Leonel Brizola ainda pediu a Jango que o nomeasse ministro da Justiça para ele articular a resistência civil e o general Ladário Teles para, como ministro da Guerra, organizar o aparato militar com os oficiais nacionalistas. O presidente não queria derramamento de sangue no Brasil e partiu para um longo exílio, do qual não voltou vivo e teria sido envenenado por ordem dos militares.
Quem fala que João Goulart seria um homem fraco e despreparado, desconhece a história e faz o jogo dos golpistas que tinham medo de uma reeleição dele ou a eleição de Leonel Brizola.
Jango foi vice-presidente de Juscelino, eleito com mais votos que este, e depois reeleito vice de Jânio Quadros. Fora Ministro do Trabalho de Getúlio Vargas e deputado federal. Logo, conhecia o governo por dentro. Tinha sido um grande negociador com os sindicatos e era respeitado por ser um político de palavra.
E é certo que se as reformas propostas por Jango e reafirmadas no comício da Central do Brasil, fossem implementadas, o povo iria querer a continuidade do governo nas mãos do PTB.
Como dizia Brizola, Jango foi retirado do governo muito mais por seus acertos que por seus erros. A elite latifundiária e os sanguessugas associados às multinacionais não queriam a continuidade de um governo popular e disposto a mudar o cruel modelo econômico concentrador de renda.
Fazendeiro e habilidoso negociador de gado, Jango era um homem muito rico, mas tomava chimarrão com os peões, conversava com os trabalhadores, conhecia a vida dos pobres. Jamais houve qualquer acusação de improbidade contra ele.
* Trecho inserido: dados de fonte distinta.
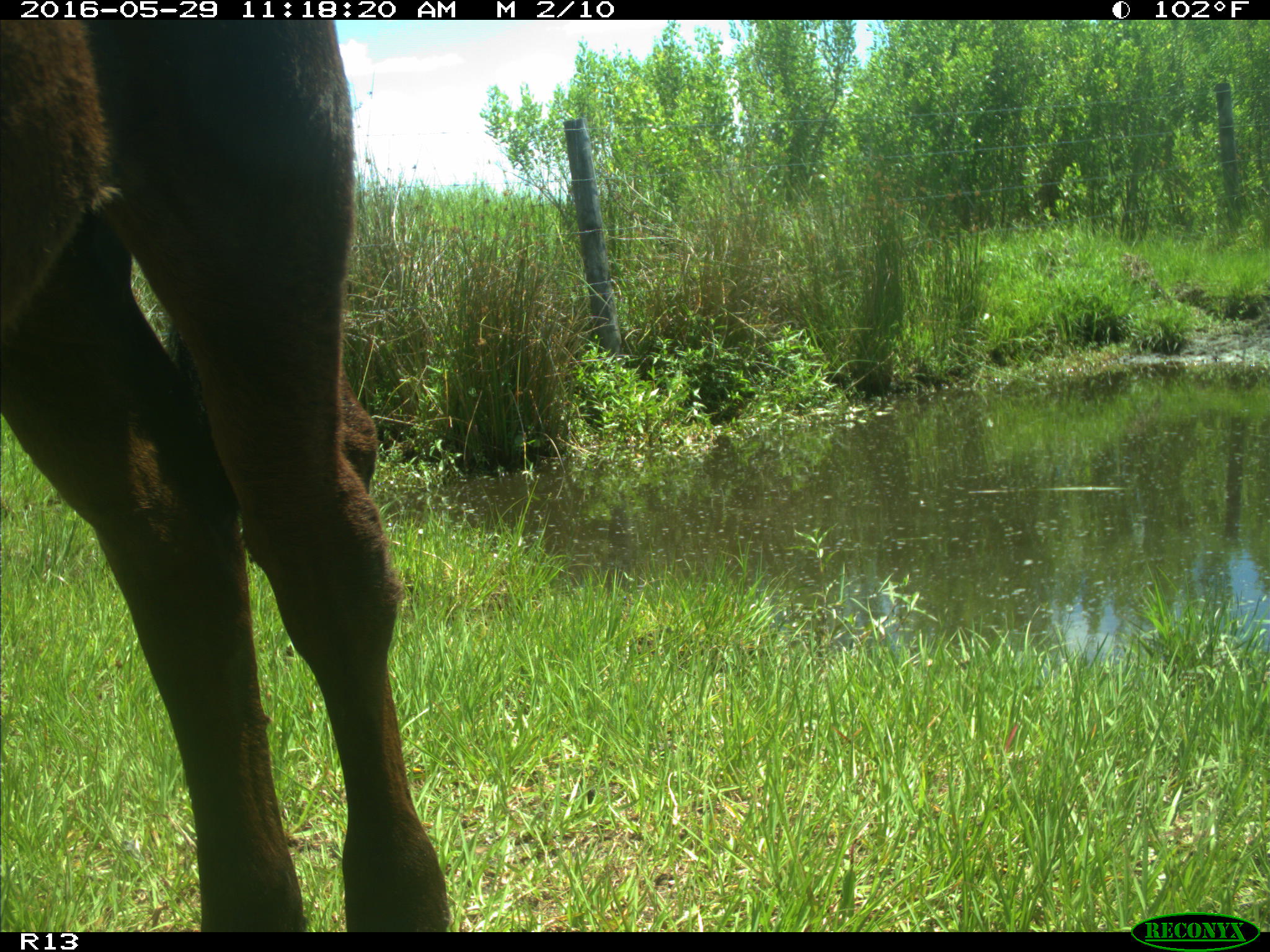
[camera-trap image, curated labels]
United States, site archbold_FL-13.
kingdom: Animalia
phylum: Chordata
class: Mammalia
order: Artiodactyla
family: Bovidae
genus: Bos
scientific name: Bos taurus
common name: domestic cow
Bos taurus (domestic cow).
Derrubado o presidente, os milicos começaram devagar, com a fala mansa do general Castelo, garantindo as eleições de 1965. Mas foram tomando gosto, com o próprio general cearense prorrogando seu mandato por um ano. Depois acabaram com as eleições e os presidentes passaram a ser escolhidos pela cúpula militar.
De golpe em golpe, chegou-se em 1968 ao Ato Institucional nº 5, instrumento que dava ao general de plantão, mais poder que teve o imperador Pedro II.
Os líderes da oposição foram cassados, banidos ou assassinados. Os líderes populares presos, torturados e mortos. As instituições dominadas pelos piores bajuladores e alcagüetes. A imprensa censurada e comprada.
A economia fraudada em falso milagre que de um lado entregou os melhores negócios ao capital externo especulativo e de outro nos legou um dívida que até hoje suga quase metade dos recursos orçamentários da União.
E ainda tem gente que diz ter saudades dos militares, ou um cara de pau como Célio Borja, que serviu tanto à ditadura, quanto a Sarney e Collor, que veio dizer que era um governo forte, mas não ditadura.
Mas o pior legado dessa noite de 21 anos de autoritarismo são políticos e o modelo político que nos restou. Qualquer reforma que não começar pela reforma política vai fracassar, e vamos seguir até o dia que o povo na rua vai fazer a verdadeira revolução.